Чтобы расстроить брак, наоборот, предпринимали враждебные действия по отношению к пронимальным вещам: на свадьбе прятали в поленницу щепочку с дыркой от выпавшего сучка (по заонежским поверьям, это вызовет невстаниху у молодого);65 очерчивали место, где парень помочился, и втыкали в середину этого круга иголку (у вятских ведьм это называлось: “надеть хомутец” на его половой член).66
Одна и та же символика (в нашем случае - пронимальная) служила сигналом и к прокреативной деятельности, и к развертыванию социальных структур, в рамках которых она должна была осуществляться. Таким образом культура обеспечивает воспроизводство жизни соответствующими социальными условиями (сообществами, отношениями). Здесь символика “материнства” действует как интегративная. Несколько иначе она проявляет себя в пограничных, конфликтных и кризисных ситуациях, где поддержание единства коллектива может иной раз достигаться за счет отторжения “чужих” (в эту категорию могли выходить не только чужаки и пришельцы, но и символически “чужие”: по каким-либо признаком и н ы е, нарушители норм и т.п.). Для этого обратимся к сфере использования пронимальной символики, которая обозначается как “знахарство” или “бытовая магия”.
2. Пронимальная магия
Два потемневших камня размером с младенческую ручку связаны замасленной тряпочкой. Они сплошь в дырах. Хозяйка достает их из-за печи и кладет передо мною: “Урочные камешки. Два, а должно быть три. Ну, третий сама найди вон у реки...” (Костромская обл., Чухломский р-н, с.Чертово, 1989 г., АМАЭ, д.1647, л.27-28).

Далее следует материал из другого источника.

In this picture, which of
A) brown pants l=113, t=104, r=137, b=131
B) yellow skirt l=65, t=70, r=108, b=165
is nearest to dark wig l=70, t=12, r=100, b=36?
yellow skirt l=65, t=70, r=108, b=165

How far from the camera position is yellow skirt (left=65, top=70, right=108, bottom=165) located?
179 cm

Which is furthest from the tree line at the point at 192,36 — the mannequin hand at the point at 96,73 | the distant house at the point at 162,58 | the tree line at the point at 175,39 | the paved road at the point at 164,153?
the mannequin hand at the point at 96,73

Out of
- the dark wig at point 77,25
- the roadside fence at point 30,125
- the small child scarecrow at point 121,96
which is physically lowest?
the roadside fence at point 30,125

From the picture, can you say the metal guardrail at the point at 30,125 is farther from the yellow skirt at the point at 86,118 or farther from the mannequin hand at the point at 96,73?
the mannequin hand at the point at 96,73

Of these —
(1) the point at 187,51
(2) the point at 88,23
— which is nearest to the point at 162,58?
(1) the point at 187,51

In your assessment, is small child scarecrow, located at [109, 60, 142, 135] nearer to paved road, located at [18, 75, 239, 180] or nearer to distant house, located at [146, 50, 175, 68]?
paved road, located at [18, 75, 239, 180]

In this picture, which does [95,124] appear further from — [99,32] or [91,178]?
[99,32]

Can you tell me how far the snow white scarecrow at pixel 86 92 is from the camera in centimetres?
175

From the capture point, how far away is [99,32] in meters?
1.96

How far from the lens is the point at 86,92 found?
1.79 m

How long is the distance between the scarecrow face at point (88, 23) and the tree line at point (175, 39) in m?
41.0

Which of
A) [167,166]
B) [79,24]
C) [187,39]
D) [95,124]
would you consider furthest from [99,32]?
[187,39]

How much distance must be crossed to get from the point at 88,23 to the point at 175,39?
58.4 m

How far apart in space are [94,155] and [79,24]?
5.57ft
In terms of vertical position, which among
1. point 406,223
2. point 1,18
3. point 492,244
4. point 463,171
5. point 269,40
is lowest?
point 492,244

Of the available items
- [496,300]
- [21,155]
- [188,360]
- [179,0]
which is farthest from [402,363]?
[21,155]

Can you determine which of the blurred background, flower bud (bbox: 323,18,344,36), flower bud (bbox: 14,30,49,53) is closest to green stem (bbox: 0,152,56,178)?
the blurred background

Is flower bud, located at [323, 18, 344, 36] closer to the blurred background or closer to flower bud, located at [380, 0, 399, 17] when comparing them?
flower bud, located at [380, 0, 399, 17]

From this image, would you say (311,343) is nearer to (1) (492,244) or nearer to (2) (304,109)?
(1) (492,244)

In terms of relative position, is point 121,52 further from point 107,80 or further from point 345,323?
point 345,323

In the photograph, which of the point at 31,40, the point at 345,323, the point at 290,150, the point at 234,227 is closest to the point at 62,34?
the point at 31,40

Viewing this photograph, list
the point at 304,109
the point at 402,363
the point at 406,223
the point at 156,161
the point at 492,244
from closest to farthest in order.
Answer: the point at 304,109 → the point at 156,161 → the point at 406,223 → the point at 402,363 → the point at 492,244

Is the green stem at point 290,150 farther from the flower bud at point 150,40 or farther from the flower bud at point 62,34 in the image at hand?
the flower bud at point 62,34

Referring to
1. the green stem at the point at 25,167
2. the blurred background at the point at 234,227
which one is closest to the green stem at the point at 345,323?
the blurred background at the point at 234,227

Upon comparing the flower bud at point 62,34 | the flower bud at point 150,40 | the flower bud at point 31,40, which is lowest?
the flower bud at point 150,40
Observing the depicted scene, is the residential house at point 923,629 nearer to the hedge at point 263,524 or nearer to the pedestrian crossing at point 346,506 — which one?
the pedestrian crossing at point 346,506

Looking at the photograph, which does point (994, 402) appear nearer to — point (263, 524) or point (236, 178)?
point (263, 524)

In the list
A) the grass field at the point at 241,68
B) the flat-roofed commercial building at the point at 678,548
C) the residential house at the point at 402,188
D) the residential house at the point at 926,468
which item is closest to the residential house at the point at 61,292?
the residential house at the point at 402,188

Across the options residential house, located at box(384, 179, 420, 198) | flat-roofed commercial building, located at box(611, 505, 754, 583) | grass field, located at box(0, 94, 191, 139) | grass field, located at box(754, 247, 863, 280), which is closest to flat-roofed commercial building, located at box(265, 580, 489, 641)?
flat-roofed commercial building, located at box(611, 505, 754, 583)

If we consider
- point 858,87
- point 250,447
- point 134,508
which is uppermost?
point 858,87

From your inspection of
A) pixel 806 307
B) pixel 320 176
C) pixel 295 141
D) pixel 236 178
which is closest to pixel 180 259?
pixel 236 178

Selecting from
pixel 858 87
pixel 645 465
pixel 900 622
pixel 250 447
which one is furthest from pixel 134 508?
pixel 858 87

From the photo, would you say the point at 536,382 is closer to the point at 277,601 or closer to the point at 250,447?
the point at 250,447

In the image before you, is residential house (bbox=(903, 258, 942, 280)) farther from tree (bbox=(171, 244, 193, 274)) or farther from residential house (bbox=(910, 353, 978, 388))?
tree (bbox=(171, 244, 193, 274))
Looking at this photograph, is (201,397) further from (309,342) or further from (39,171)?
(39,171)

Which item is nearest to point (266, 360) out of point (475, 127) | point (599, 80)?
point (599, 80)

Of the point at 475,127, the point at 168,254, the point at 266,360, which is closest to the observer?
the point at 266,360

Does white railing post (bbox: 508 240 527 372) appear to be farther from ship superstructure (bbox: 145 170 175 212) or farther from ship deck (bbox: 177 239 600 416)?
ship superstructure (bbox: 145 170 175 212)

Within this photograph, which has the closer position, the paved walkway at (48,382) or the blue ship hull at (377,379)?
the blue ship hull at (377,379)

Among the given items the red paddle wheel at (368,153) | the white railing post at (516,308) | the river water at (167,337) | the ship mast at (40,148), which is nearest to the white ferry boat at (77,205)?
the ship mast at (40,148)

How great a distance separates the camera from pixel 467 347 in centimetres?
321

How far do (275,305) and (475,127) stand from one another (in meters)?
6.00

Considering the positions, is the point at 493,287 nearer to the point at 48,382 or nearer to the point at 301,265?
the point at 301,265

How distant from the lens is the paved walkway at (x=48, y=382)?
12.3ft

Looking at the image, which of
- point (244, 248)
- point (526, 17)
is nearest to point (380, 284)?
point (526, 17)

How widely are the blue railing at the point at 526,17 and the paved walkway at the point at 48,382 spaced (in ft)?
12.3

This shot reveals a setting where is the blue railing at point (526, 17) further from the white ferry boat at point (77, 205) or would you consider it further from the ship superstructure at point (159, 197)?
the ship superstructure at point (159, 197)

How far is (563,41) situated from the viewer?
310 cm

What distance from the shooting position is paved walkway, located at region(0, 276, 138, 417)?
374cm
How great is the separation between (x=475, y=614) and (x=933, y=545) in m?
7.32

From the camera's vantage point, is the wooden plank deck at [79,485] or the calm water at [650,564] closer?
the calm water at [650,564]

Такие камни имеются в тех местах практически в каждом доме и служат едва ли не основным средством домашней магии. Обычно их хранят за печью или вешают в хлеву, курятнике, подполье - как оберег от кикиморы и прочей нежити. Эти камни кладут в воду, которой моют маленьких детей (по поверьям, вода приобретает целебные средства и используется для лечения уроков, испуга, крика, полуночницы и т.п. детских недругов). С их помощью лечат также зубную боль.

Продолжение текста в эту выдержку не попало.